Anxiety, Agoraphobia, & Panic

Constant worry, fear, and stress can be a disruptive force that prevents us from being present, feeling connected with others, and experiencing joy. By understanding where our anxiety comes from, applying coping skills for tolerating distress and regulating emotion, and by taking healthy risks despite our worst fears, we can begin to feel more connected to the present moment and at ease in our every day lives.

Excessive Worry, Stress, & Panic


Anxiety is the most common mental health concern in the U.S. Approximately 1 in 3 people experience clinical anxiety in their lifetime. Anxiety and panic-related symptoms can create disruptions in all aspects of our lives, including work, school, in our relationships, and it can diminish our overall quality of life. Anxiety can look very different person-to-person; you may be fearful of being judged, negatively evaluated, or ostracized by others. Perhaps you’re fearful of losing control in a public setting or feeling unsafe in crowds, taking public transportation, or in other places that you perceive as dangerous or uncertain. Maybe you’re preoccupied with fears of being hurt again in a relationship or you’re battling imposter syndrome due to workplace discrimination or pressure from school. You may be fearful of situations that have triggered panic attacks (racing heart, chest tightness, knot in your stomach, difficulty breathing, muscle aches) in the past. These experiences can be quite debilitating and make it difficult to take healthy risks in your life that you would otherwise embrace.

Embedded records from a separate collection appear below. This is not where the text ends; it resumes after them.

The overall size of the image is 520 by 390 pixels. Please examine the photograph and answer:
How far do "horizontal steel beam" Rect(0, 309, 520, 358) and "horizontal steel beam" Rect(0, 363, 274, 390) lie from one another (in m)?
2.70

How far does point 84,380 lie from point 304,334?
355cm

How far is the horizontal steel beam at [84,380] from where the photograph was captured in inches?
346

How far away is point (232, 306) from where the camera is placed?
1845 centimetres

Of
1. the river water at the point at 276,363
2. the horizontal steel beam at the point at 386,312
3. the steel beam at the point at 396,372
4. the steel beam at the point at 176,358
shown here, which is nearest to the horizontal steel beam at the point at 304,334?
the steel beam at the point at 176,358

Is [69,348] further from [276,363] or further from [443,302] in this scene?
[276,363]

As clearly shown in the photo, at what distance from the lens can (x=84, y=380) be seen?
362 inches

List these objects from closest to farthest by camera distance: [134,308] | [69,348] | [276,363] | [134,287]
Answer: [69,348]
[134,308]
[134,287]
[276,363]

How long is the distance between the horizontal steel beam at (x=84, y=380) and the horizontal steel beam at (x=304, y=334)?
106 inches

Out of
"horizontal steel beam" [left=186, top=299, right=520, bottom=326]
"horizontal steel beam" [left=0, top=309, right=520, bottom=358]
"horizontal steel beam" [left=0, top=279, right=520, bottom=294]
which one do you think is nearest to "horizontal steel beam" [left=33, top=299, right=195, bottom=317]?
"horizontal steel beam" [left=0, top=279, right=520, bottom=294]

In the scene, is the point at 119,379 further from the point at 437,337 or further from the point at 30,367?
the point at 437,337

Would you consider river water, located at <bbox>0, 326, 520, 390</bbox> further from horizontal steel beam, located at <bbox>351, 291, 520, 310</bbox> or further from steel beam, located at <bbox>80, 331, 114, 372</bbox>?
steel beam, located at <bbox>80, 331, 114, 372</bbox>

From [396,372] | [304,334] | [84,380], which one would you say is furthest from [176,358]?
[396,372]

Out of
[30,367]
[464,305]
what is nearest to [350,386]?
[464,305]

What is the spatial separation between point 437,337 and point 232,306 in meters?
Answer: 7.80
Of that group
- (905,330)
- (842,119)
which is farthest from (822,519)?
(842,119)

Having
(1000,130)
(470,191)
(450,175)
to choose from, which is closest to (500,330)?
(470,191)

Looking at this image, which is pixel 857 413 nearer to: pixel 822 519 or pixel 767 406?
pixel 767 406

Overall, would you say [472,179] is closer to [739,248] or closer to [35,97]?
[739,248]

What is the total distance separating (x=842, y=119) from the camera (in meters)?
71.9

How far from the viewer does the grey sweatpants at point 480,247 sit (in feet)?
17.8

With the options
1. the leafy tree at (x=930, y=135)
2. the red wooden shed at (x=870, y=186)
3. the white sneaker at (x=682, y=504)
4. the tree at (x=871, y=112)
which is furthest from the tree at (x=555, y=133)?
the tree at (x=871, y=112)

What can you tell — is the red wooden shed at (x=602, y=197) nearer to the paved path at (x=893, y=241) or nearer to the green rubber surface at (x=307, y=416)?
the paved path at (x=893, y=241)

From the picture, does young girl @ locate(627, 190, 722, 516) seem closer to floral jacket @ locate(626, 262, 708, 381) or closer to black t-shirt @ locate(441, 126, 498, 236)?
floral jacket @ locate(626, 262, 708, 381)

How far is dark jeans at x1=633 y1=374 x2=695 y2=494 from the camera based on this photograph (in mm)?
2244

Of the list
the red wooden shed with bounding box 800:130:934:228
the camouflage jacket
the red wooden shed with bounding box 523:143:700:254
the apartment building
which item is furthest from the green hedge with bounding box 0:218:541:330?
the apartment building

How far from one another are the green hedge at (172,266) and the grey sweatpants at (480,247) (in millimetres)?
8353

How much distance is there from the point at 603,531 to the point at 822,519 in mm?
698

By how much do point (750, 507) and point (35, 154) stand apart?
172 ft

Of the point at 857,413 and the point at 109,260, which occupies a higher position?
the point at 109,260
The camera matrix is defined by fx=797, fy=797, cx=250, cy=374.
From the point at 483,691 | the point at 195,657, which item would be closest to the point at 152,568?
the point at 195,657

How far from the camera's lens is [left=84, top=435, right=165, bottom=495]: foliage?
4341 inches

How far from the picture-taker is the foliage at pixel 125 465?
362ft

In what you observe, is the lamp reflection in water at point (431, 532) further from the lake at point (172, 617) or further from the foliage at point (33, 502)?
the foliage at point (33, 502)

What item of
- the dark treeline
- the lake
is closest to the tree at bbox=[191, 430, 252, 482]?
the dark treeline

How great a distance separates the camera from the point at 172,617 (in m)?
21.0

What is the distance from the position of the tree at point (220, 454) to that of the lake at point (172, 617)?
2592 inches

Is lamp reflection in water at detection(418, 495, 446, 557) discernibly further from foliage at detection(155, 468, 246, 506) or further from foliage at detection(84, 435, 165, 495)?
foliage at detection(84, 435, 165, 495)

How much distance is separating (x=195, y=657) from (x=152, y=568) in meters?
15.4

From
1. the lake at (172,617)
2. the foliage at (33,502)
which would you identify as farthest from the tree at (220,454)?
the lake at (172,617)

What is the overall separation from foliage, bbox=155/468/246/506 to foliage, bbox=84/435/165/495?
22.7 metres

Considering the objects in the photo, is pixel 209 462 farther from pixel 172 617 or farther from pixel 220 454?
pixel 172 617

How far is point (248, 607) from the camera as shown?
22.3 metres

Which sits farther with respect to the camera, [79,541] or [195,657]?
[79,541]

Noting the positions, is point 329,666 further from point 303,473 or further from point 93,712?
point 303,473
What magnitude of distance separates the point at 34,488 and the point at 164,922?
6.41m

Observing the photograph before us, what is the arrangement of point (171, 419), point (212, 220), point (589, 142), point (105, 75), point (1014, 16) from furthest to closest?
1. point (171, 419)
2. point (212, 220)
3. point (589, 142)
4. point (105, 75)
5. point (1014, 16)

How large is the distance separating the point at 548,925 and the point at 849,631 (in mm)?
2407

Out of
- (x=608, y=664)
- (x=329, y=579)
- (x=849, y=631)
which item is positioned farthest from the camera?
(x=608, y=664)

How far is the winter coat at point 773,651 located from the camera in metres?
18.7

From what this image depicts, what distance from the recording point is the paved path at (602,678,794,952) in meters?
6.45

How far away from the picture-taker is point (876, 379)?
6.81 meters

Acceptance & Healthy Risk-Taking


Fortunately, there are many evidence-based treatments to assist you in effectively coping with or overcoming anxiety. In therapy, I work with you to explore how past experiences may have influenced anxious thoughts, beliefs, and fears. I also assess for a potential genetic predisposition to anxiety by gathering a comprehensive family history. We then identify current triggers that activate your anxiety. With anxiety-related experiences, including social anxiety, agoraphobia, and panic, I provide you with concrete coping skills to assist you in building a tolerance to distress and self-sooth at times you’d otherwise feeling overwhelmed. A powerful benefit to practicing any effective coping skill for most clients is the new-found realization that you have agency over how you feel when you encounter stressful situations. The treatment process may also consist of engaging in exposure exercises that you can practice out-of-session at a pace that feels right for you. It’s important to identify activities that you used to enjoy that you may be avoiding because of your anxiety. Overtime, you’ll find that these activities become easier to carry out. Ultimately, the goal is to enjoy these activities again. Lastly, we explore any thoughts or beliefs about situations that make you anxious and I assist you exploring new ways of understanding these experiences in ways that may feel less threatening and more helpful to you.